Items listed in a dataset
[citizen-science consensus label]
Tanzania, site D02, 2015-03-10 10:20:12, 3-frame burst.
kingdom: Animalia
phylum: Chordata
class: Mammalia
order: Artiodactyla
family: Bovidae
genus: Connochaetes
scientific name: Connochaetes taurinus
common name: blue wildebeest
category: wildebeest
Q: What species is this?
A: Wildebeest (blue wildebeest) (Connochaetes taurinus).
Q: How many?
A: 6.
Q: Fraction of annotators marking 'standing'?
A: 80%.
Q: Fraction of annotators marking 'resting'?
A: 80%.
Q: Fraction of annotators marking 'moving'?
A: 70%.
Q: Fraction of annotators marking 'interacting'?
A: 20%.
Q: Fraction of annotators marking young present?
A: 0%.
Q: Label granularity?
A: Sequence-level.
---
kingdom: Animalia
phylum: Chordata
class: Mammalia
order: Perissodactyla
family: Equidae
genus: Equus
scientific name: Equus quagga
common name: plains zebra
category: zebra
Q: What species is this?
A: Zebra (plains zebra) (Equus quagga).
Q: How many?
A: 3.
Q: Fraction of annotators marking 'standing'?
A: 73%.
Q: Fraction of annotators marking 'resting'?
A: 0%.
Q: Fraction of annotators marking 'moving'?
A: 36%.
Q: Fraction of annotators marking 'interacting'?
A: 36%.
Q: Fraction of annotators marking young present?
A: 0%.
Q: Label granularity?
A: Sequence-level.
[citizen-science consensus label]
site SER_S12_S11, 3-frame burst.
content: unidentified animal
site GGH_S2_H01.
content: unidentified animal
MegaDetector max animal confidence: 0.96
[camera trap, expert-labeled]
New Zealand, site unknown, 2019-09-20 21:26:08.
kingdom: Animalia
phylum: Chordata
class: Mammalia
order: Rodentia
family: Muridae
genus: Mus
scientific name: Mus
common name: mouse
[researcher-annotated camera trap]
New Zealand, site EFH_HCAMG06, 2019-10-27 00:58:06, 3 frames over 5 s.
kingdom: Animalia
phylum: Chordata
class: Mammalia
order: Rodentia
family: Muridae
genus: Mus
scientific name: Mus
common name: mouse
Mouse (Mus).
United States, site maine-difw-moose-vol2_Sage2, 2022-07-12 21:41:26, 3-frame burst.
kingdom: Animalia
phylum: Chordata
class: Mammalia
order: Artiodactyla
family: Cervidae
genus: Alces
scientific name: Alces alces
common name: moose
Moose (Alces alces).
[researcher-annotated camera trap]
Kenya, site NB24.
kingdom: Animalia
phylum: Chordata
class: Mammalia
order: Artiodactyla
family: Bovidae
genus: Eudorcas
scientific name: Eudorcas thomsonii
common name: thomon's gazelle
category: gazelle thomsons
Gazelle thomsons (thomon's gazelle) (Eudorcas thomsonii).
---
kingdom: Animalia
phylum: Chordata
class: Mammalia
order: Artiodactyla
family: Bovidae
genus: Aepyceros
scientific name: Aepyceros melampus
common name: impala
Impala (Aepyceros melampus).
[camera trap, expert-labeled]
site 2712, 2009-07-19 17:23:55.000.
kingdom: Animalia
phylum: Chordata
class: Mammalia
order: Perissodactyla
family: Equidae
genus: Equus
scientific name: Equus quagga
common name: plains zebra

> [Work order]:
Reproduce exactly the lines from the one with "Kenya, site NB24." through the last line of the entries, keeping both of those lines and nothing else.

> [Answer space]:
Kenya, site NB24.
kingdom: Animalia
phylum: Chordata
class: Mammalia
order: Artiodactyla
family: Bovidae
genus: Eudorcas
scientific name: Eudorcas thomsonii
common name: thomon's gazelle
category: gazelle thomsons
Gazelle thomsons (thomon's gazelle) (Eudorcas thomsonii).
---
kingdom: Animalia
phylum: Chordata
class: Mammalia
order: Artiodactyla
family: Bovidae
genus: Aepyceros
scientific name: Aepyceros melampus
common name: impala
Impala (Aepyceros melampus).
[camera trap, expert-labeled]
site 2712, 2009-07-19 17:23:55.000.
kingdom: Animalia
phylum: Chordata
class: Mammalia
order: Perissodactyla
family: Equidae
genus: Equus
scientific name: Equus quagga
common name: plains zebra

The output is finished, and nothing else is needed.